**REQUIRED ACTION 1:**
Condense the paragraph in the article on laser light for tumors that begins "Laser light – reads a note" into a short bulleted list that keeps its main facts.
**REQUIRED ACTION 2:**
Echo the portion of the article on laser light for tumors that starts with "Thanks to the" and goes on through "treatment of cancer.".
**REQUIRED ACTION 3:**
Name every institution that the article on laser light for tumors lists as home to the research group.

====== SELECTED TEXT

Tumors, tsunami of laser light for non-invasive treatments

by time news

2023-08-08 13:43:27

Thanks to the extreme light waves it will be possible to concentrate energy in a precise and non-invasive way in deep tumor tissues. This is the discovery of a group of researchers from Sapienza University of Rome, the Institute of Complex Systems of the CNR, the Catholic University of the Sacred Heart and the Agostino Gemelli Irccs University Hospital Foundation, who succeeded in transmitting extremely intense laser light through millimeter tumors. The result, published in ‘Nature Communications’, opens up important prospects for new phototherapy techniques for the treatment of cancer.

Laser light – reads a note – has enormous potential for the study and treatment of tumours. Laser beams capable of penetrating deep into tumor regions would be of vital importance for phototherapy, a set of cutting-edge biomedical techniques that use visible and infrared light to treat cancer cells or to activate drugs and biochemical processes. However, most biological tissue is optically opaque and absorbs incident radiation, and this represents the main obstacle to phototherapy treatments. Transmitting intense and localized light beams inside cellular structures is therefore one of the key challenges for biophotonics.

============
====== RECORDED INFORMATION

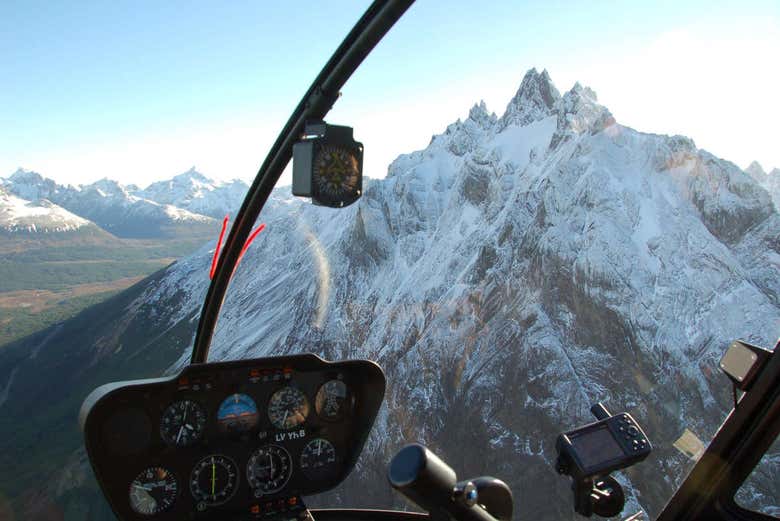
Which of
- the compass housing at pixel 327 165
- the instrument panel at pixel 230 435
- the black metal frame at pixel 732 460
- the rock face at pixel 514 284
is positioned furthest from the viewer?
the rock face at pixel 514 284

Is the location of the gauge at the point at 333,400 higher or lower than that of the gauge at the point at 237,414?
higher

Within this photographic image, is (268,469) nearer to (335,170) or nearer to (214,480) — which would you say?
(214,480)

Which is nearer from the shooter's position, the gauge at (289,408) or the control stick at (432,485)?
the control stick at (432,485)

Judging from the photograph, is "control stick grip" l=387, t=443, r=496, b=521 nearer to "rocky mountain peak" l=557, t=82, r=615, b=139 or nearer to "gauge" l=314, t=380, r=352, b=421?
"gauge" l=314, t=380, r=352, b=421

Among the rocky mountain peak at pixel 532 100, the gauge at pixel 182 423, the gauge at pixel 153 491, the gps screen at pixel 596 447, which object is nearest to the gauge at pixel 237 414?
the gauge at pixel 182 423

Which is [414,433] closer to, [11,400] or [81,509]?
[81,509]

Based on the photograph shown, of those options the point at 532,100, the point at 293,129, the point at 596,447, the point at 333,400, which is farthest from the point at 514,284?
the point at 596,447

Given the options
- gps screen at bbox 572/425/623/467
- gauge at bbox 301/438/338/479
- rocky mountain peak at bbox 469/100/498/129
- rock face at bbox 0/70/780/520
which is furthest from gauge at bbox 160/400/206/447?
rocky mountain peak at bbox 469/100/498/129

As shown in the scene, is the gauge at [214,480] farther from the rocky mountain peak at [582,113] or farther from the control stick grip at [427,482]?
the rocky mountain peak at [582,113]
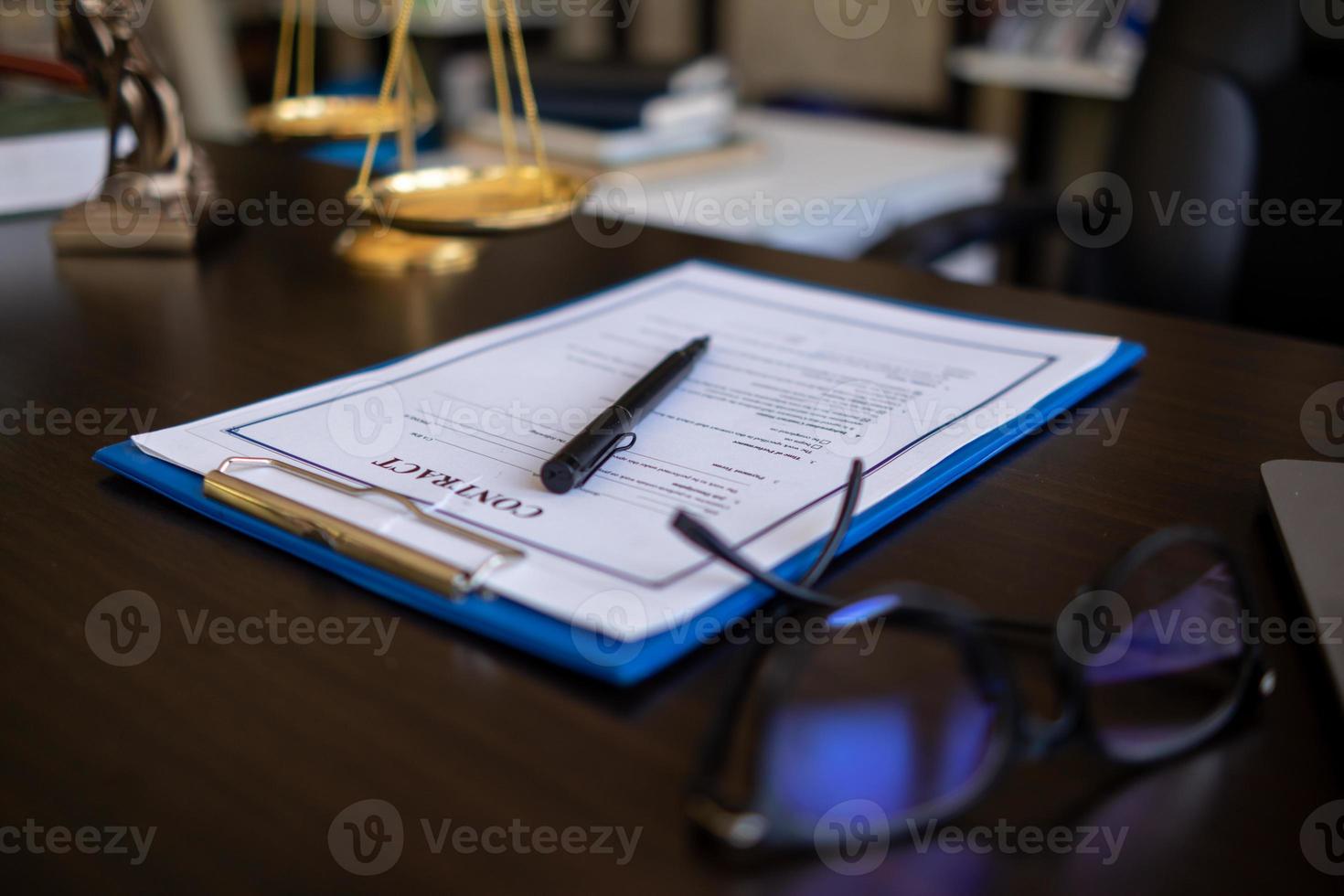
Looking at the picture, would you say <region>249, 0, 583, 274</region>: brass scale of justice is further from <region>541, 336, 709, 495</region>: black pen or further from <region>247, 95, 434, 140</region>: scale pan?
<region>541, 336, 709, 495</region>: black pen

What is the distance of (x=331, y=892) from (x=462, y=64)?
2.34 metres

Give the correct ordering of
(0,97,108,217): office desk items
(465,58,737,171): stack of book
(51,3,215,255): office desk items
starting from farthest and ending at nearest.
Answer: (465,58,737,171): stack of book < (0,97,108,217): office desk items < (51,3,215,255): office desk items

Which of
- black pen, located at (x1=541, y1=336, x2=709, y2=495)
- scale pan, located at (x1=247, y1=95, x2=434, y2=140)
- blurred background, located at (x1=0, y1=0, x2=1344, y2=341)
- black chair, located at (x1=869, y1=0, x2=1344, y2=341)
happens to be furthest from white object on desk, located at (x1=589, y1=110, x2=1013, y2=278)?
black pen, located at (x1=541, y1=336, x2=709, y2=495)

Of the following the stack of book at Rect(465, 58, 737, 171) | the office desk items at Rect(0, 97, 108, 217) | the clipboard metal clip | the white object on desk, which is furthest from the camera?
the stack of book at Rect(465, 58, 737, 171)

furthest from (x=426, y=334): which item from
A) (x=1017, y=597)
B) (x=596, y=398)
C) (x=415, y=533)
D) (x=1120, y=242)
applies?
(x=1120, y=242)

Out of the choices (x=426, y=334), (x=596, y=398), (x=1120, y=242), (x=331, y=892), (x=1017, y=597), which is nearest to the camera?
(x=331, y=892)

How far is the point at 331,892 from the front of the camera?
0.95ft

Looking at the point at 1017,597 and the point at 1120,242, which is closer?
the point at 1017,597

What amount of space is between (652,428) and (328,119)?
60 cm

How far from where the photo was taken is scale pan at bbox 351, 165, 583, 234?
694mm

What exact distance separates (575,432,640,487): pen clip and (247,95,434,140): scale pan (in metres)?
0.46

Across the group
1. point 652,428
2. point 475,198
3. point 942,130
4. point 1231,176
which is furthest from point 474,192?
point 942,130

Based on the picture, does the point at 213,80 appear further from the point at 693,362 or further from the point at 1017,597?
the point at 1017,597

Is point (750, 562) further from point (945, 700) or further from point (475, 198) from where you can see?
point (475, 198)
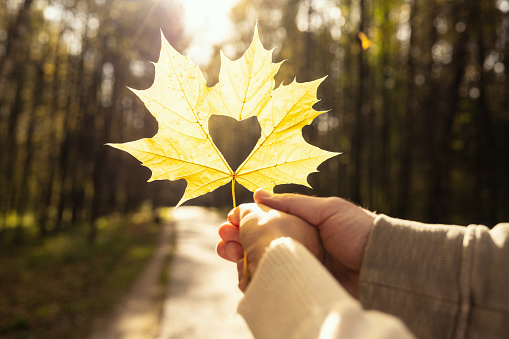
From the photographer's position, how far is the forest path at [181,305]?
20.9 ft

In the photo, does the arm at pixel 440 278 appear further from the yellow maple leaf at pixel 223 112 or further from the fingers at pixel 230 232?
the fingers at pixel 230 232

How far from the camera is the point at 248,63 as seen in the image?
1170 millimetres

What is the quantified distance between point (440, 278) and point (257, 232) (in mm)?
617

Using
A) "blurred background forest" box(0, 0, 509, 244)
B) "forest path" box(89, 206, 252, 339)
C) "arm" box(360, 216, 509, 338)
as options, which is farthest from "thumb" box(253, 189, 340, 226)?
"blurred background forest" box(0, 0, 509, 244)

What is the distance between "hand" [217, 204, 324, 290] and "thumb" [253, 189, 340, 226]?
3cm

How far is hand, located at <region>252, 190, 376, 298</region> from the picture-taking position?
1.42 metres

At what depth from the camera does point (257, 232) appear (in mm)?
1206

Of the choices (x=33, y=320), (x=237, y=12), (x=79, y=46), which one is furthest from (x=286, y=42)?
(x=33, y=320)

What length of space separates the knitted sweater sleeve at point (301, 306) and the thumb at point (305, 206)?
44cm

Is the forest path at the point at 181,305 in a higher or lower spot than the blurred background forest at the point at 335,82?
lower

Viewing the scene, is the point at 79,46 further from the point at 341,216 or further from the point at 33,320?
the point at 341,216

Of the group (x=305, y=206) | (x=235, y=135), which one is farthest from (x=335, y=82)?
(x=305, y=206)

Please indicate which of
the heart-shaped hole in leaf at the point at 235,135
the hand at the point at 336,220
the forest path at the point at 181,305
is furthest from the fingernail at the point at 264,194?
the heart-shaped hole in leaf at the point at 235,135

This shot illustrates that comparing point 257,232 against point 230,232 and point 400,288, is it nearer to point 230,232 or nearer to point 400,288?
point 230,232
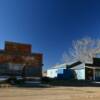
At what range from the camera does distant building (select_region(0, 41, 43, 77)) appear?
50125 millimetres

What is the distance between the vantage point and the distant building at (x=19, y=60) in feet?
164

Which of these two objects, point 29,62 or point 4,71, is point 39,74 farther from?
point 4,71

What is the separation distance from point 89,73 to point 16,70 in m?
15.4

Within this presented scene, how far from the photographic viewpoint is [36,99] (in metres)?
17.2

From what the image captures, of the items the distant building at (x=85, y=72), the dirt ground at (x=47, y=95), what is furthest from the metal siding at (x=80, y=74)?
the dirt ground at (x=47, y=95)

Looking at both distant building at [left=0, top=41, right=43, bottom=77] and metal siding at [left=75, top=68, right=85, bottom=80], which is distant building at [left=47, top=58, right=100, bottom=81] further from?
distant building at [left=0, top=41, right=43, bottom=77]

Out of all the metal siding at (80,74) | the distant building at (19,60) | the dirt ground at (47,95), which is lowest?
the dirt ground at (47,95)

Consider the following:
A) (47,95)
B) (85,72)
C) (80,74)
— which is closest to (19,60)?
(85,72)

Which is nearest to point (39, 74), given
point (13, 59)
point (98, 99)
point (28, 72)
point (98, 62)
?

============

**WORKED SOLUTION 1:**
- Laser light has great potential for studying and treating tumors.
- Laser beams that can penetrate deep into tumor regions would be vital for phototherapy, which uses visible and infrared light to treat cancer cells or activate drugs and biochemical processes.
- Most biological tissue is optically opaque and absorbs incoming radiation, which is the main obstacle to phototherapy.
- Transmitting intense, localized light beams inside cellular structures is therefore a key challenge for biophotonics.

**WORKED SOLUTION 2:**
Thanks to the extreme light waves it will be possible to concentrate energy in a precise and non-invasive way in deep tumor tissues. This is the discovery of a group of researchers from Sapienza University of Rome, the Institute of Complex Systems of the CNR, the Catholic University of the Sacred Heart and the Agostino Gemelli Irccs University Hospital Foundation, who succeeded in transmitting extremely intense laser light through millimeter tumors. The result, published in ‘Nature Communications’, opens up important prospects for new phototherapy techniques for the treatment of cancer.

**WORKED SOLUTION 3:**
- Sapienza University of Rome
- Institute of Complex Systems of the CNR
- Catholic University of the Sacred Heart
- Agostino Gemelli Irccs University Hospital Foundation